Finally, there are classes of models designed to detect and test for the significant existence of certain structural elements of networks, such as dyads, triangles and star-configurations, the pervasiveness of which can indicate important features like homophily and structural holes. The most well-known of these models is the exponential random graph model (ERGM).[3] As for the other hypothesis tests discussed above, the statistical significance of a given structure, or “network statistic”, such as dyads or triangles is determined from a large number of permutations run on the same data. Structures that are found to be significant in explaining the network can then be interpreted in terms relevant to the analysis at hand. For example, if triangles are a significant statistic, this may indicate significant “transitivity” (one’s friends are also friends). This would suggest a tendency to clustering and homophily. By specifying these relationships as hypotheses, we can therefore put them to the test.

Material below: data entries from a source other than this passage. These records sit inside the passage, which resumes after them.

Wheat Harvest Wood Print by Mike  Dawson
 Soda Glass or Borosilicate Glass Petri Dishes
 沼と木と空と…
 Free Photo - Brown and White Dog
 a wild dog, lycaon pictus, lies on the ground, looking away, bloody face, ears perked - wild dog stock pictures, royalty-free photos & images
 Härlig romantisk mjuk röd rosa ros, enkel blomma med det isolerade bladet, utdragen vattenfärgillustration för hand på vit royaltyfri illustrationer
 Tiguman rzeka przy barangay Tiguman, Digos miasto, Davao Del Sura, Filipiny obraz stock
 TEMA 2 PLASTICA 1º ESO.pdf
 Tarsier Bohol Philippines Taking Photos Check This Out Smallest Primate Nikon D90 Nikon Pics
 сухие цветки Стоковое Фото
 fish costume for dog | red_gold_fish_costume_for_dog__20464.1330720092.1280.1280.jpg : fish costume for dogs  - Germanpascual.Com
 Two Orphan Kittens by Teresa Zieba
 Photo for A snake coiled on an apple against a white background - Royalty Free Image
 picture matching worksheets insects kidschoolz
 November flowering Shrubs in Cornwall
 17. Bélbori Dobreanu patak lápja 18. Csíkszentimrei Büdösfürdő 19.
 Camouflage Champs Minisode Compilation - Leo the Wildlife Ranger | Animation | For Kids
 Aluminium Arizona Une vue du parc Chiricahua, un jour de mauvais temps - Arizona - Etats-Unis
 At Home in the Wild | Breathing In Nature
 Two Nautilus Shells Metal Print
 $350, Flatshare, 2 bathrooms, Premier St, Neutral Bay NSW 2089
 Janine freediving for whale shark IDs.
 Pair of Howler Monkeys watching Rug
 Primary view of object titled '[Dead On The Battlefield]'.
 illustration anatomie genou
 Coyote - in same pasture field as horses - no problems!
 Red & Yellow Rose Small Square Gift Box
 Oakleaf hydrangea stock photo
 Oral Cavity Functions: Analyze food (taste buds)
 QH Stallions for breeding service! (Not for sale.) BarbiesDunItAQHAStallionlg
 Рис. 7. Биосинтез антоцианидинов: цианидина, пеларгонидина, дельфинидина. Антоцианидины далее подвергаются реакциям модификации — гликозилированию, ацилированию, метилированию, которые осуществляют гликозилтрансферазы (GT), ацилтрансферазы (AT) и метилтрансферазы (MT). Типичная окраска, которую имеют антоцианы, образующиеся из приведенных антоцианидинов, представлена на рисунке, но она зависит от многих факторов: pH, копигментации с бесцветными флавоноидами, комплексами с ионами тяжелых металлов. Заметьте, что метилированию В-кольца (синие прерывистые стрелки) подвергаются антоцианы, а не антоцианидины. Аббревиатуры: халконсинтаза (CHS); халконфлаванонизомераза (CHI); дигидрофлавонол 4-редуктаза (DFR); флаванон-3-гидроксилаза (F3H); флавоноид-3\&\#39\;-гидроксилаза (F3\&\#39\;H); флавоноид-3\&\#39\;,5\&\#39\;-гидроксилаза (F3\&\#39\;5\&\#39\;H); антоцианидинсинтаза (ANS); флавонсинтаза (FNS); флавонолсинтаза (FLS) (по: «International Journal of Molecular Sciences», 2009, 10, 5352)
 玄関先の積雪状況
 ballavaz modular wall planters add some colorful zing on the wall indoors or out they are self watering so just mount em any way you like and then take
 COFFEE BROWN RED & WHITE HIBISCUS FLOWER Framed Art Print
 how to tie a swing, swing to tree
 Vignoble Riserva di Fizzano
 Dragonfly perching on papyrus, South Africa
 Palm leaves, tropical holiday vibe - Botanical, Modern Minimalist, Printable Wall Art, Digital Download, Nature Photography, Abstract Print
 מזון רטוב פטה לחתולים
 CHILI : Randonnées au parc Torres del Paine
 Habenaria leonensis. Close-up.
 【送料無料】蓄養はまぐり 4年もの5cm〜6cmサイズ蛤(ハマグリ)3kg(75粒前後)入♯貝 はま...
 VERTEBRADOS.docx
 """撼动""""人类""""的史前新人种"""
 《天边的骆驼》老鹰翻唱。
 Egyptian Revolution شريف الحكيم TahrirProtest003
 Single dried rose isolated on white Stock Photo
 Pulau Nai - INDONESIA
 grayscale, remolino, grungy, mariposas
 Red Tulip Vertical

The foregoing is of course only a brief discussion of these methods. I think its important to stress that the right kind of analysis to use in any case depends, as in all research methods, on the nature of the question and the standard of evidence required. I hope that this helps to further demonstrate the potential for establishing network analysis as a research tool of considerable rigor, for market research, policy and evaluation.






[1]Autumn 2015: http://haikuanalytics.com/why-network-analysis-is-the-next-big-thing/

[2]Autumn 2015: http://haikuanalytics.com/economic-analysis-of-networks-serious-potential-for-policy-and-evaluation/

[3] A set of alternative models based on the ERGM have also been developed and are making their way into practice.